Former Hanover boss Mark Hotchin is in an unprecedented legal fight over his personal assets - believed to include his palatial new Auckland home - after they were frozen in a High Court order.
The Securities Commission announced yesterday that Mr Hotchin's assets had been frozen to ensure compensation was available to meet any civil claims that might be brought by investors.
The commission says the move - the first time it has used the power since the Securities Act was changed in 2006 - was made in the "public interest".
Law experts said last night that Mr Hotchin would not be able to sell or mortgage his properties.
The court document was not available to the media, but if the order has also been served on Mr Hotchin's bank, it means his accounts will also be blocked.
Mr Hotchin is trying to have the order revoked, but his case is not expected to be heard until February.
Mr Hotchin sold his Parnell home for about $4 million this year, and his almost-finished $30 million Paritai Drive mansion is on the market.
It has a 12-car garage, seven bedrooms, a car wash and wine cellar. Interests associated with Mr Hotchin own a 4.5ha property at Boatshed bay on Waiheke Island which is valued at $9.8 million.
Mr Hotchin is also a director of the Warriors rugby league club.
Property financier Hanover froze $554 million owed to 16,500 investors in 2008. Mr Hotchin and co-founder Eric Watson took $91 million in dividends in the years before the company defaulted on payments to investors.
The investors subsequently approved a moratorium that pledged to pay them back over five years.
Then a year later, in December last year, Hanover investors agreed to swap their Hanover debentures for shares in Allied Farmers.
Investors were last night buoyed by the court order, but did not hold high hopes of receiving any money.
Some said they wanted to see Mr Hotchin and Mr Watson struggle, as they had struggled since the collapse of Hanover.
No one has tried to sue Mr Hotchin.
Aucklander Glen Stanton had $50,000 of his money in Hanover, and his family had a further $200,000 in the company.
He said he ended up with "a squillion shares in Allied Farmers which are worth almost nothing".
"It's been a very stressful time for everyone, I think a majority of investors would like to see Hotchin and Watson suffer the consequences because they've been living the lap of luxury, while, for us, it's been terrible."

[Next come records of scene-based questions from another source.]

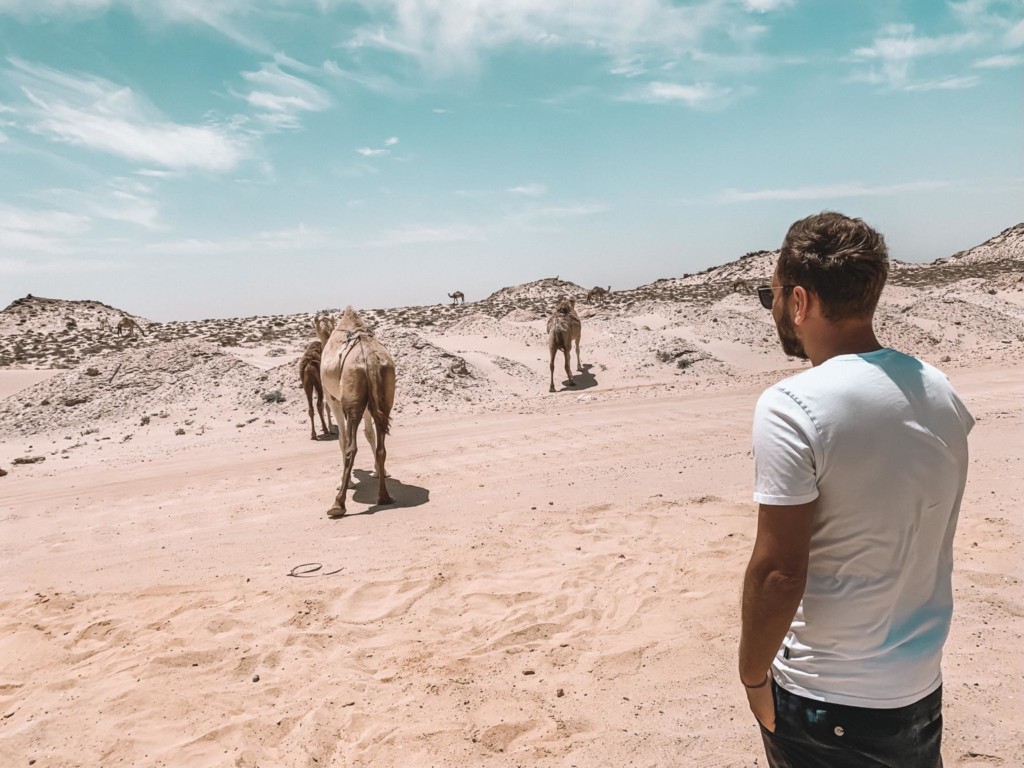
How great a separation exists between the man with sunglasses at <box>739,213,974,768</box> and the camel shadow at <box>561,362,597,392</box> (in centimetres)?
1616

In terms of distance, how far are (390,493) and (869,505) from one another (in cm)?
780

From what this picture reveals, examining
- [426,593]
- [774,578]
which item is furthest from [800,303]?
[426,593]

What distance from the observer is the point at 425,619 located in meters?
5.16

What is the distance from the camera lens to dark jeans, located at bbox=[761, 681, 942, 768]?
182 centimetres

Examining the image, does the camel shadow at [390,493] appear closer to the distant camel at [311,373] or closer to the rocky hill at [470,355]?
the distant camel at [311,373]

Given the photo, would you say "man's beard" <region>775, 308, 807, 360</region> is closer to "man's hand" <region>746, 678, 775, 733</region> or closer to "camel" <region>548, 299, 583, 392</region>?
"man's hand" <region>746, 678, 775, 733</region>

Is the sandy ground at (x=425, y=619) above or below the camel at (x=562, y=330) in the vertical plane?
below

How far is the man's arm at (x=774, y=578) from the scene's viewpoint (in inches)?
68.0

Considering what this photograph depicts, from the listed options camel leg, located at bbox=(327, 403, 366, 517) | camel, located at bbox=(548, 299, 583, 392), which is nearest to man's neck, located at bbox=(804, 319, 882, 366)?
camel leg, located at bbox=(327, 403, 366, 517)

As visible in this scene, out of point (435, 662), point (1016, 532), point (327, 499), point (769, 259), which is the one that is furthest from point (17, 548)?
point (769, 259)

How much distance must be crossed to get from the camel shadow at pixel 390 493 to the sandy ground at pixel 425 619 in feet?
0.22

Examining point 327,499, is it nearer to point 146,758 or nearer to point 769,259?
point 146,758

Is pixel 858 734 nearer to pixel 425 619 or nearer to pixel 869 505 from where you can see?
pixel 869 505

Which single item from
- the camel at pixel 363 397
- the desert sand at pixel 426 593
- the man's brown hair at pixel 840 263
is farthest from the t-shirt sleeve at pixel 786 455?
the camel at pixel 363 397
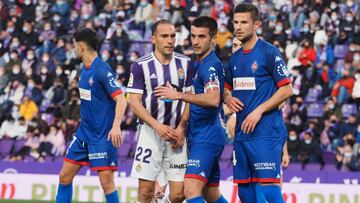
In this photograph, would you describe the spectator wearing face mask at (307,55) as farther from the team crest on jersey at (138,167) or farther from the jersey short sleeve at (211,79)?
the jersey short sleeve at (211,79)

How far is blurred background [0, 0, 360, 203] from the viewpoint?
1834 centimetres

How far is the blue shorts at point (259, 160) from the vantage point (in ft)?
33.0

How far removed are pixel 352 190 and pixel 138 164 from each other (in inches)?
248

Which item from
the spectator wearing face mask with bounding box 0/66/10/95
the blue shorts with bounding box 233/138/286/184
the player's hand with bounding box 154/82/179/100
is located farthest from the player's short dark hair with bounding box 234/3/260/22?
the spectator wearing face mask with bounding box 0/66/10/95

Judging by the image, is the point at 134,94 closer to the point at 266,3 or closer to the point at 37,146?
the point at 37,146

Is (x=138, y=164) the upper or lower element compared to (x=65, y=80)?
lower

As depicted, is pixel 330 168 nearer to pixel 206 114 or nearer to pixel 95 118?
pixel 95 118

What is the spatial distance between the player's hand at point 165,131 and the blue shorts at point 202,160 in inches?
9.6

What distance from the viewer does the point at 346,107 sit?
68.4 feet

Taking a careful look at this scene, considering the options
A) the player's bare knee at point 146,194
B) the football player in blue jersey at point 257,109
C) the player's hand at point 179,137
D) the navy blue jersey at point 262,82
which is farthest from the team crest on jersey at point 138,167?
the navy blue jersey at point 262,82

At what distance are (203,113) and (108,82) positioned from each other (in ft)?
4.49

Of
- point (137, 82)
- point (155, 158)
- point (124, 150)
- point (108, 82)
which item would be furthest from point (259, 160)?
point (124, 150)

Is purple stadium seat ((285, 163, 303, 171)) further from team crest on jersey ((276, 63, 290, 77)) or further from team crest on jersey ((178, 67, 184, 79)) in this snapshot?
team crest on jersey ((276, 63, 290, 77))

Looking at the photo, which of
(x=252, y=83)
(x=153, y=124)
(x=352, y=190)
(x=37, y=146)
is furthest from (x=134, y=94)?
(x=37, y=146)
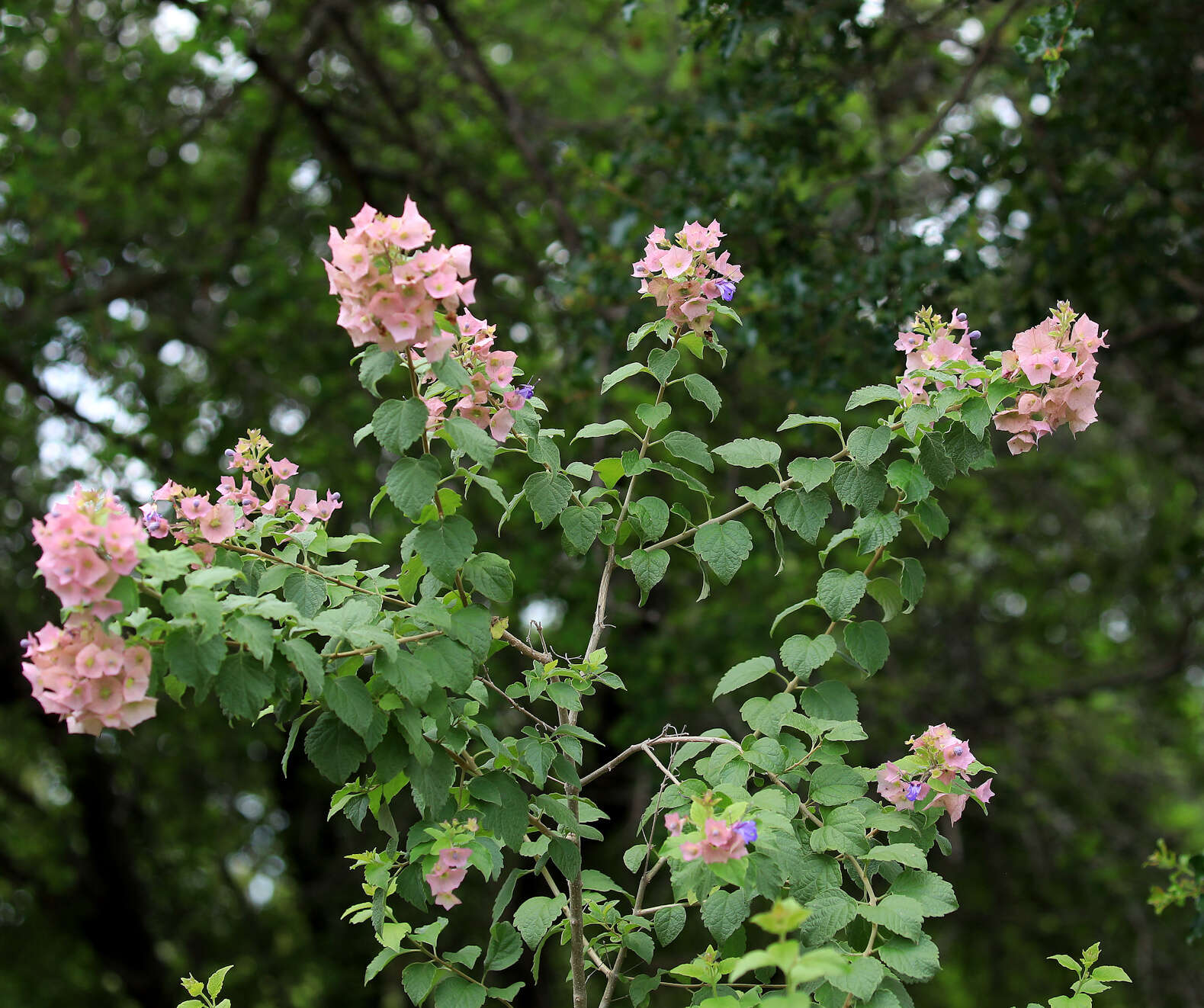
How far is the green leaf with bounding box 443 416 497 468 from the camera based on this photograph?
1.71 meters

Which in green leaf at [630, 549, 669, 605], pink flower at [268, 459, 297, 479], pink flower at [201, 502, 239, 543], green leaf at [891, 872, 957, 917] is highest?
pink flower at [268, 459, 297, 479]

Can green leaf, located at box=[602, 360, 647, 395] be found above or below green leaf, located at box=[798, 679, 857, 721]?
above

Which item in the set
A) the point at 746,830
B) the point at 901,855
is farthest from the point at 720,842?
the point at 901,855

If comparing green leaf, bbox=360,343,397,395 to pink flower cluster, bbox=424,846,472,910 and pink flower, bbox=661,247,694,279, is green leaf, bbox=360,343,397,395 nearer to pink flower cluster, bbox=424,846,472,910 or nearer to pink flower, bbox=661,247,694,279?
pink flower, bbox=661,247,694,279

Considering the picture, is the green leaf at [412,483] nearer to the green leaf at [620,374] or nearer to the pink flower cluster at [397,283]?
the pink flower cluster at [397,283]

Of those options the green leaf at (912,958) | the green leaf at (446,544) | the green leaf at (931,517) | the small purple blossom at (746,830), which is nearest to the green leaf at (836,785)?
the green leaf at (912,958)

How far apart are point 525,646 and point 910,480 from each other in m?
0.71

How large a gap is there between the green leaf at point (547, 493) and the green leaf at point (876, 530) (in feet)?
1.62

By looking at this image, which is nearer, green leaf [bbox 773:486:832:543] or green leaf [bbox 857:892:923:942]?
green leaf [bbox 857:892:923:942]

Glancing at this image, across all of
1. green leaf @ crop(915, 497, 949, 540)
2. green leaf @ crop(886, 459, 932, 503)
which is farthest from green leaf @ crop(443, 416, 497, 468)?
green leaf @ crop(915, 497, 949, 540)

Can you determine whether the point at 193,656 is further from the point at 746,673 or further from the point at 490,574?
the point at 746,673

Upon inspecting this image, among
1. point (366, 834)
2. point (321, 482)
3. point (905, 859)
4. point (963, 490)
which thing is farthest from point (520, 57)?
point (905, 859)

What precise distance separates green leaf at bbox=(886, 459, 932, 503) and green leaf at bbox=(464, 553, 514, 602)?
651 mm

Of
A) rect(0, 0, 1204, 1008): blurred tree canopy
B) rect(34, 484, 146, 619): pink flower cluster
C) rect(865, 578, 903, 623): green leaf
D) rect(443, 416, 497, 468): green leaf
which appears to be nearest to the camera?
rect(34, 484, 146, 619): pink flower cluster
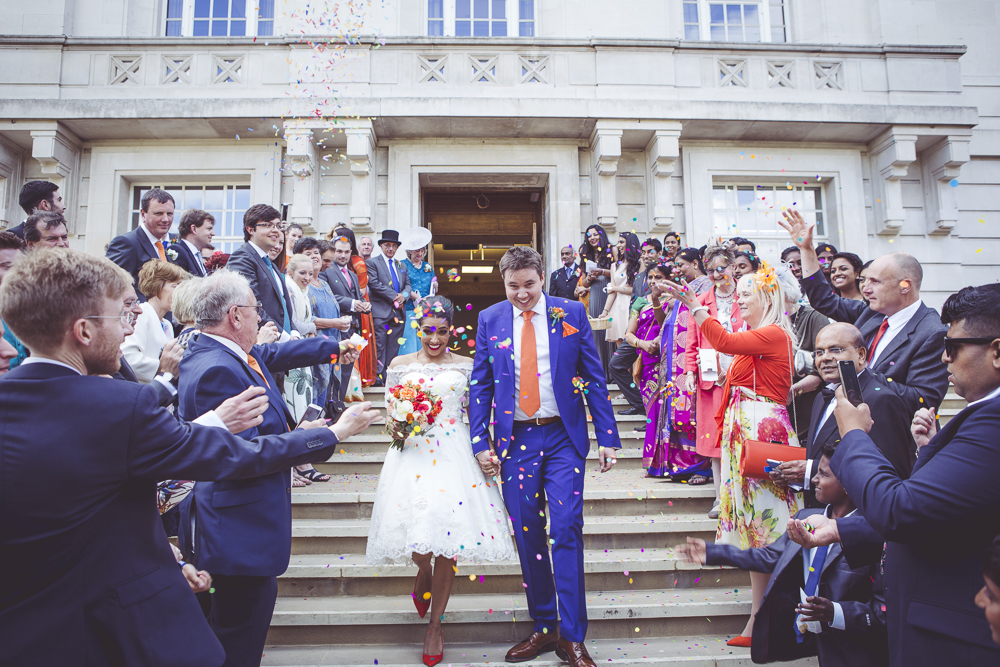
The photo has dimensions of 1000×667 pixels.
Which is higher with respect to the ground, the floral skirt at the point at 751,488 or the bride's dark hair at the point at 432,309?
the bride's dark hair at the point at 432,309

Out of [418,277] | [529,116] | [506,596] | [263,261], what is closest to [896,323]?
[506,596]

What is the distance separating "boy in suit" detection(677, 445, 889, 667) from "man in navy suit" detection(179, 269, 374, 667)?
1694mm

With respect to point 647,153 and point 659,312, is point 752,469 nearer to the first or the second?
point 659,312

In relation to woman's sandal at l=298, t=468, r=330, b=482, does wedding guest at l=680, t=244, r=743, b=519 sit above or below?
above

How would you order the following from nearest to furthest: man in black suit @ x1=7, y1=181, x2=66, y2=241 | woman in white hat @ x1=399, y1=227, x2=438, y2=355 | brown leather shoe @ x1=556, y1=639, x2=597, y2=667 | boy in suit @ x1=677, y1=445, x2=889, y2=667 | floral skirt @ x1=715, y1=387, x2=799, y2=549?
boy in suit @ x1=677, y1=445, x2=889, y2=667, brown leather shoe @ x1=556, y1=639, x2=597, y2=667, floral skirt @ x1=715, y1=387, x2=799, y2=549, man in black suit @ x1=7, y1=181, x2=66, y2=241, woman in white hat @ x1=399, y1=227, x2=438, y2=355

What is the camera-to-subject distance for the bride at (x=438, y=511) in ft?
11.8

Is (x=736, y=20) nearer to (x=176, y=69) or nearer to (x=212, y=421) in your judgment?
(x=176, y=69)

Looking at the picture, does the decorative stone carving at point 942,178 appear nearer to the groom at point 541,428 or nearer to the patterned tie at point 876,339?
the patterned tie at point 876,339

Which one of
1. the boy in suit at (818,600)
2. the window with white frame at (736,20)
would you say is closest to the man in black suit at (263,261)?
the boy in suit at (818,600)

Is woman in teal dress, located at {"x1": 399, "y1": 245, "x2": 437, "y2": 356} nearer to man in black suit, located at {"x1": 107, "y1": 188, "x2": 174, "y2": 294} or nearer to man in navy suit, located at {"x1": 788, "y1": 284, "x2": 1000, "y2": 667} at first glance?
man in black suit, located at {"x1": 107, "y1": 188, "x2": 174, "y2": 294}

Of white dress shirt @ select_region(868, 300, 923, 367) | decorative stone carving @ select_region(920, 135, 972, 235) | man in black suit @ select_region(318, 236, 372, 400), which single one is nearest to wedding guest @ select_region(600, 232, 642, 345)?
man in black suit @ select_region(318, 236, 372, 400)

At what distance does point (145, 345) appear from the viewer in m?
3.55

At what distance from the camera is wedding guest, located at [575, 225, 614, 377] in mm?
7965

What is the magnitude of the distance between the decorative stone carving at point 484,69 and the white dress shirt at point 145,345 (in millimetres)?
7272
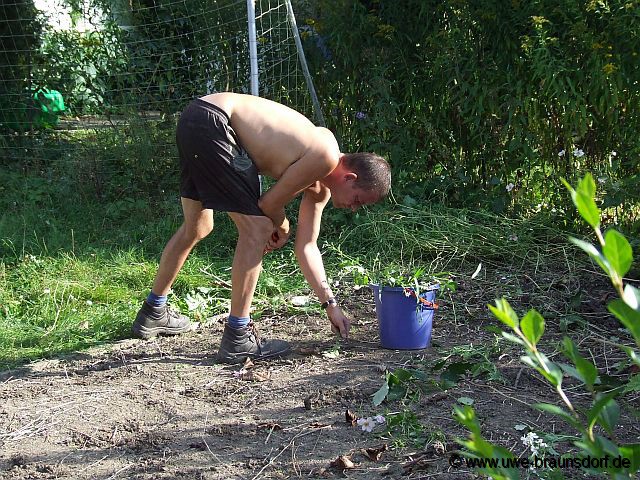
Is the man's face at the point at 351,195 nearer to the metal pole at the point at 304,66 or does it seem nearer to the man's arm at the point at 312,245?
the man's arm at the point at 312,245

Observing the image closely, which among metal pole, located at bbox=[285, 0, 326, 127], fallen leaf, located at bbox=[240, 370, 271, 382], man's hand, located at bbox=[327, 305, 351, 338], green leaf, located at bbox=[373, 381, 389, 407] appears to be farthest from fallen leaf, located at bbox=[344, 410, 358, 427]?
metal pole, located at bbox=[285, 0, 326, 127]

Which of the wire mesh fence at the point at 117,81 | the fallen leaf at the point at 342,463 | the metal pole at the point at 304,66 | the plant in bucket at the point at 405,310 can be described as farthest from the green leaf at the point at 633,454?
the wire mesh fence at the point at 117,81

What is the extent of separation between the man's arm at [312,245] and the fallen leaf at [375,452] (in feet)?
3.35

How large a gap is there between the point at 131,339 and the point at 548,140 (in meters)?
3.29

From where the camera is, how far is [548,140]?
5.70 metres

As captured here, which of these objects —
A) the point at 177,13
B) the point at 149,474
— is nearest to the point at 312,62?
the point at 177,13

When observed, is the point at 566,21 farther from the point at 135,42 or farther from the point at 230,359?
the point at 135,42

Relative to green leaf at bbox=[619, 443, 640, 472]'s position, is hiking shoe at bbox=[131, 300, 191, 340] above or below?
below

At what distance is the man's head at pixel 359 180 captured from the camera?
12.1ft

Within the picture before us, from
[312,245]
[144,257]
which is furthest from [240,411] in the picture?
[144,257]

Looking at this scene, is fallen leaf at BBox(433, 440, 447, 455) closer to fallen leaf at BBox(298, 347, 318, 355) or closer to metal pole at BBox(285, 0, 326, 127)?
fallen leaf at BBox(298, 347, 318, 355)

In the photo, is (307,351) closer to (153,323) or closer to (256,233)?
(256,233)

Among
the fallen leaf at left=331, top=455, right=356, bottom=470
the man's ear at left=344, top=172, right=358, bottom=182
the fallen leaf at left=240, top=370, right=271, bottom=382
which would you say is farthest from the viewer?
the man's ear at left=344, top=172, right=358, bottom=182

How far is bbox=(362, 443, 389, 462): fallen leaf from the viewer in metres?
2.74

The Securities Commission's director of investigations and litigation, Sue Brown, said criminal and civil charges had not been filed against Mr Hotchin and the court order was a "preventative measure".
Two trusts have also been named in the proceedings, but they are not controlled by Mr Hotchin.
The commission is still investigating Hanover's collapse, and charges could be filed if the investigation finds a breach of the Securities Act.
Ms Brown said that under the Securities Act, a director was personally liable for any untrue statements made in offer documents.
Ms Brown said Mr Watson was not a director of Hanover Finance - Mr Hotchin was the sole director - so he had not been targeted by the commission in this case.
Commission chairwoman Jane Diplock said the court order was in the public interest.
"It is in no way indicative of civil or criminal liability or of the commission's views in that regard. The investigation had not concluded.
"The investigation has been complex and involves a team including investigators, forensic accountants, financial analysts and lawyers.
"Commission members will meet before Christmas to decide whether criminal charges will be laid against directors of the companies.
"Although no decision has yet been made, it is likely any charges will be laid in the new year."
Because the court order was obtained without notice, Mr Hotchin has not had an opportunity to fight it.
Commercial lawyer Phillip Merfield said the commission would have had to give a "pretty good" reason for not notifying Mr Hotchin of the pending order.
"If notice is given, then the lawyers can get in and delay things a bit," he said. "In the meantime, the person involved could do something with all of their assets.
"This is quite draconian. They had a right of appeal, but that's not going to be heard until February. So in the meantime he can't do much."
Mr Merfield said Mr Hotchin would not be able sell or mortgage his frozen assets.
"It puts him in an awkward position as he can't do anything with his property."
Mr Merfield said the aim of the freeze was to prevent assets being stripped before civil cases were heard.
Such claims would relate to investors in Hanover Finance, Hanover Capital and United Finance.
The Serious Fraud Office is also investigating Hanover over transactions made immediately before the deal with Allied Farmers.